== Lesetext ==
_ _ _ _

Magazin - Siegfried Palm
Hommage an einen Freund und Weggefährten
Klaus Bernbacher erinnert sich an Begegnungen mit Siegfried Palm
Dieser Beitrag soll den Blick auf einige Begebenheiten werfen
und anderes ergänzen. Siegfried Palm habe ich vor 50 Jahren
durch den Münchner Komponisten Fritz Büchtger kennengelernt
und zwar im Rahmen von Konzerten des „studio für neue
musik“, die Büchtger in der Münchner Lenbach-Galerie
veranstaltete.
Palm war damals Mitglied des Hamann-Quartetts, das durch die Interpretation
moderner Werke einen ausgezeichneten Ruf inne hatte. Die hoch qualifizierte
Vereinigung bestand aus den Konzertmeistern des NDR-Sinfonieorchesters
Bernhard Hamann (1.Violine) und Siegfried Palm (Cello) sowie den
Herren Köhnsen (2.Violine) und Lang (Viola) vom Philharmonischen
Staatsorchester Hamburg. Sämtliche Quartettmitglieder wirkten
in den kommenden Jahren als Dozenten für Kammermusik bei den
Internationalen Sommerkursen der Jeunesses Musicales auf Schloss
Weikersheim mit, wobei Palm seine immense pädagogische Begabung
als junger Dozent unter Beweis stellte. Er wurde von den jungen
Musikern geliebt.
Für den Weltkongress der Jeunesses Musicales 1960 in Berlin
übernahm er die musikalische Betreuung des Schweiger-Quartettes,
das sich unter seiner pädagogischen Leitung in Weikersheim
gebildet hatte und in Berlin mit Bravour auftrat.
Ende der 50er-Jahre lud ich das Hamann-Quartett nach Hannover ein,
dort arbeitete das von mir 1956 gegründete „studio für
neue musik“ eng mit dem NDR-Hannover zusammen. 1958 entstanden
daraus die „Tage der Neuen Musik“. Siegfried Palm spielte
1962 „Canto di speranza“ von Bernd Alois Zimmermann
mit dem NDR-Rundfunkorchester Hannover unter der Leitung des Komponisten
und damaligen Hauptabteilungsleiters Musik des NDR Winfried Zillig
während des Festivals. In diesen Jahren festigte sich das weltweite
Ansehen dieses einzigartigen Cellisten mit seinen gewaltigen manuellen
Fähigkeiten für die Neue Musik. So war er häufiger
Gast der von Hans Otte geleiteten „pro musica nova“
Tage des Senders Radio Bremen. In der Zeit des Prozesses gegen den
Komponisten Isang Yun in Südkorea, der in Berlin durch den
südkoreanischen Geheimdienst „gekidnappt“ wurde,
führten Siegfried Palm und Hans Otte (Klavier) Yuns Komposition
„Nore“ in Bremen auf, als Teil internationaler Proteste
gegen die Verschleppung Yuns, der sich für die Wiedervereinigung
seines geteilten Landes einsetzte.

_ _ _ _

== Erfasste Daten ==
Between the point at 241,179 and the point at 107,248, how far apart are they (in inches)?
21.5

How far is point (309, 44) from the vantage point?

_ _ _ _

== Schriftliche Aufgabe 1 ==
Welches Instrument spielte Siegfried Palm laut dem Lesetext im Hamann-Quartett?
== Schriftliche Aufgabe 2 ==
Übertrage aus dem Lesetext wörtlich den Abschnitt zwischen „Magazin - Siegfried“ und „veranstaltete.“, beide eingeschlossen.
Die Daten sind eigenständiges Material und gehören nicht zum Lesetext.

== Endgültige Antwort 1 ==
Cello.

== Endgültige Antwort 2 ==
Magazin - Siegfried Palm
Hommage an einen Freund und Weggefährten
Klaus Bernbacher erinnert sich an Begegnungen mit Siegfried Palm
Dieser Beitrag soll den Blick auf einige Begebenheiten werfen
und anderes ergänzen. Siegfried Palm habe ich vor 50 Jahren
durch den Münchner Komponisten Fritz Büchtger kennengelernt
und zwar im Rahmen von Konzerten des „studio für neue
musik“, die Büchtger in der Münchner Lenbach-Galerie
veranstaltete.